Paso una mano nerviosa por mi pelo. Estoy en un buen lío.

Un silencio de estupefacción acoge mi gesto.

—¿Guillaume?

—¿Eh? ¿Qué?

—Acabas de despeinarte. La última vez que te vi hacerlo esperabas los resultados de tu oposición a la cátedra. Y antes de eso, estabas en la cama del hospital rompiéndonos el corazón a todos.

—Puf… Sé que me lo merezco, pero, con todas las bromas que he tenido que aguantar desde que he hablado, me pregunto si no debería haber conservado mi aureola de mártir. Eres consciente de que yo también he sufrido, ¿verdad?

—¡Por supuesto, san Guillaume! Lo que digo es que, si la situación te preocupa hasta el punto de perder un poco de tu esplendor, es que todavía queda esperanza, ¿sabes?

—Eso espero, aunque ¿a qué te refieres? La última vez que le envié un mensaje, me contestó con un gif que decía «Fuck you».

Diane se ríe de mis desengaños sin disimulo. Algo disgustado, continúo:

—Sí, tú ríete. Mientras tanto, nadie me da un consejo mínimamente práctico. Sophie me ha dicho que escuche mi corazón. Genial. Yo lo escucho, pero si ella no quiere escucharme, ¿qué puedo hacer?

—Está claro. No puedes obligarla, pero ¿estás preparado para que te rechacen? Porque ese es el riesgo. ¿Has tenido eso en cuenta? ¿Sobreviviría tu ego?

—¡Por supuesto que sí! ¡Lo superaré! —grito.

Diane se inclina sobre la mesa y vuelve a servirnos champán.

—Todavía no sabes si te he perdonado.

Sorprendido, me quedo con la boca abierta. Es cierto. No había previsto que la conversación derivara hasta ese punto en Liv.

—Tienes razón. Diane, ¿me perdonas por no haberte dicho que odiaba bailar y que el accidente, en realidad, lo había provocado yo en cierta manera?

Junto las manos y pongo mi mejor cara de pobre desgraciado.

—Teniendo en cuenta que sin ti seguramente no habría sobrevivido a la escuela de danza y que, además, tal vez arrastres las consecuencias del accidente toda tu vida, creo que ya has recibido tu merecido. Lo que me duele es que no confiaras en mí, no que me mintieras.

—Gracias.

—No he terminado.

Agita su dedo delante de mí.

—Tendrás mi perdón total con una condición.

—Te recuerdo que tampoco es que haya asesinado a uno de los miembros de tu familia, tampoco exageremos.

—¡Chsss! Calla. Te lo repito: solo tendrás mi perdón total con una condición.

Refunfuño, pero termino aceptando.

—Vas a dejar que te ayude a reconquistar a Liv.

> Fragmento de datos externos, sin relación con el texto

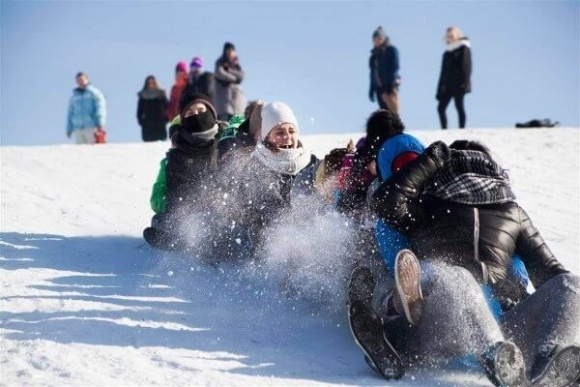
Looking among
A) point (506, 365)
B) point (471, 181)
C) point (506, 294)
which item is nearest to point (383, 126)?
point (471, 181)

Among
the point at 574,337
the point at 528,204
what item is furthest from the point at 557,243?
the point at 574,337

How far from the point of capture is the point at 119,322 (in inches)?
154

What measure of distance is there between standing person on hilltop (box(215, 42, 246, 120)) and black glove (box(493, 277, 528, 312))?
25.5 feet

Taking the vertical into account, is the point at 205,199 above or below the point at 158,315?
above

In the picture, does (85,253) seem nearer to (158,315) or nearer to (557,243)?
(158,315)

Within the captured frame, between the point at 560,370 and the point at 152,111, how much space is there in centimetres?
977

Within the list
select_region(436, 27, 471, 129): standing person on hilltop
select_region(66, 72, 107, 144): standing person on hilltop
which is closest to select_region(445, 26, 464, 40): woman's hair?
select_region(436, 27, 471, 129): standing person on hilltop

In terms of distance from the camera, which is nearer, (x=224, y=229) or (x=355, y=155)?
(x=355, y=155)

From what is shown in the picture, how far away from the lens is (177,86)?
11.8 meters

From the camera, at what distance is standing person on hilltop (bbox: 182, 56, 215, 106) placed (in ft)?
36.7

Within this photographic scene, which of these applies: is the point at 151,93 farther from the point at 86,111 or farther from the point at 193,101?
the point at 193,101

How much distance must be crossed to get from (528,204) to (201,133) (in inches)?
150

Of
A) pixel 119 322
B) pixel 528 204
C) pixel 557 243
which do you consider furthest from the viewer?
pixel 528 204

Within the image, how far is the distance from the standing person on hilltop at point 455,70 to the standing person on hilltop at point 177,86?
11.9 ft
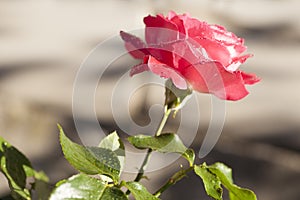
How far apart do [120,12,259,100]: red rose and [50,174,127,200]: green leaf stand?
104 millimetres

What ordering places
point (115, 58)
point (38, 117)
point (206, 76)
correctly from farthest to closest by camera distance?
point (115, 58), point (38, 117), point (206, 76)

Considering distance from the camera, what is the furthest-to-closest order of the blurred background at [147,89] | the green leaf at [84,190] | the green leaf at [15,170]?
the blurred background at [147,89], the green leaf at [15,170], the green leaf at [84,190]

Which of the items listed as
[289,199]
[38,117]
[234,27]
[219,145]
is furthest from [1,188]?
[234,27]

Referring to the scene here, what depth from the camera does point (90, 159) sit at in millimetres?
517

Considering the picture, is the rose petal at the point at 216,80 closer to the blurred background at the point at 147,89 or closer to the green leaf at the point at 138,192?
the green leaf at the point at 138,192

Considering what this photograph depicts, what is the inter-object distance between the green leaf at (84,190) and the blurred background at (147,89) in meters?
1.06

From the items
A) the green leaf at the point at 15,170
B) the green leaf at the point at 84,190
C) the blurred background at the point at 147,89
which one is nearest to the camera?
the green leaf at the point at 84,190

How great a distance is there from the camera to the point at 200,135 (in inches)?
68.7

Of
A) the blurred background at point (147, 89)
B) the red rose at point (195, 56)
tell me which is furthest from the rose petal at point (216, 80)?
the blurred background at point (147, 89)

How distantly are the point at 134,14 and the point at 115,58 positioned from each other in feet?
0.62

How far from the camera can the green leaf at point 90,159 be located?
1.68ft

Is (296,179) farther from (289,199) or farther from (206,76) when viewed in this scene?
(206,76)

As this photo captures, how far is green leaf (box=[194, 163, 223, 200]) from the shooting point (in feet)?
1.76

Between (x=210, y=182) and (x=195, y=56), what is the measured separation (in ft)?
0.38
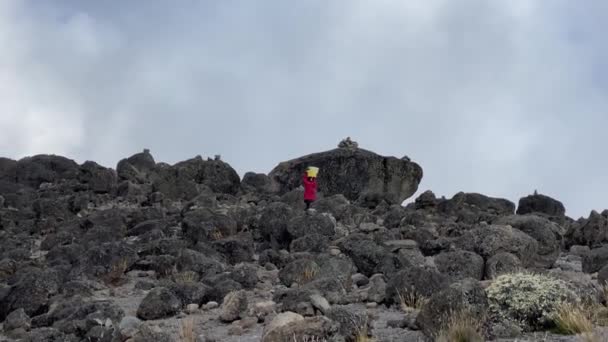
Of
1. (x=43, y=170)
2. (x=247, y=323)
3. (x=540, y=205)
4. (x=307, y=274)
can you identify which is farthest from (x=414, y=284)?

Y no cuestionarás los medios que te voy a hacer utilizar.

Trago saliva, imaginándome lo peor, pero Diane me mira fijamente con aire implacable.

—Tengo la impresión de firmar un pacto con el diablo. ¿Estás segura de querer ayudarme?

—Guillaume —gruñe.

—¡De acuerdo!

Bebo un sorbo de mi copa ahora llena, mientras la veo frotarse las manos cuando la devuelvo a la mesa vacía.

—¿Preparado?

—Eso espero.

—¡Voy a llamar a Joaquín!

Cierro los ojos, preparándome para lo peor.